At Australia's National University in Canberra, researchers have developed a way to watch cells do something scientists have long suspected but never clearly seen: build delicate bridges to talk to one another in real time. The technique, called RO-iSCAT, works by rotating light around living cells and stitching together images from different depths—a seemingly simple shift that reveals an entire hidden world of cellular communication networks invisible to conventional microscopes.
The breakthrough matters because these threadlike nanoscale extensions that cells use to connect are fundamental to nearly every biological process: how cells signal each other, move, and coordinate. Yet studying them has been nearly impossible. Most nanoscopy techniques rely on fluorescent chemical dyes to tag cells, which can actually poison the very cells being studied through something called phototoxicity. RO-iSCAT solves this by using a label-free approach—no dyes needed—that simply amplifies the faint light bouncing off living cells by tenfold.
Ph.D. researcher Junyu Liu, who helped develop the technique, explains how it works: "Under rotational illumination, the background noise is stripped away, revealing various nanoscale cellular structures in three dimensions." By rotating the angle of illumination and combining images captured at different heights, researchers can reconstruct a complete 3D picture of what's happening at the nanoscale. The payoff is extraordinary—the team can now observe these cellular extensions for several days continuously, watching them extend, retract, and reconnect in intricate, dynamic networks.
The footage revealed something surprising: these connections are far more dynamic than scientists assumed. The threadlike structures twist and curl around each other in highly active motion before finally settling into stable bridges. Senior investigator Dr. Steve Lee puts it plainly: "Using gentle, label-free imaging means we can finally witness the secret, dynamic life of cells in real time and 3D." The technique allows "faster and more accurate breakthroughs in how we understand and treat human disease at the nanoscale."
The team moved quickly to test their new capability on disease-relevant cells. Working with researchers at the Garvan Institute of Medical Research, they tracked how pancreatic cancer cells and human blood vessel cells form multiple bridges with surrounding connective tissue cells. These interactions are thought to help tumors grow and resist treatment by manipulating their local environment—essentially building a protective neighborhood. The same cellular bridges may also be how viruses move between cells, spreading infection.
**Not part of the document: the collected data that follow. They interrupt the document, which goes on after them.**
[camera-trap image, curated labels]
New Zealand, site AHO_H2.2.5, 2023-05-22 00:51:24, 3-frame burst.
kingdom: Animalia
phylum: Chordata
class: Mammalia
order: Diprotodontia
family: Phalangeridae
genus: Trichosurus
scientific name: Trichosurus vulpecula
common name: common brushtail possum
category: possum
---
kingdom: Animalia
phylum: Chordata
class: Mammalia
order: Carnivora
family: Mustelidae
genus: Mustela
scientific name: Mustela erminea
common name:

Dr. Daniel Lim, a senior imaging scientist, sees even broader possibilities: "Now we have the tool to better understand these nanoscale interactions within larger cell populations. This could help us learn how to block specific pathways to treat diseases or deliver drug therapies more precisely." Imagine being able to see exactly which bridges a cancer cell uses to recruit support, or which pathway a virus exploits to jump to healthy cells. Then imagine being able to cut those specific lines of communication.
Published in Nature Communications, the research opens a new frontier in understanding diseases at the scale where they actually begin. What was once imperceptible is now visible, and what is visible can finally be targeted.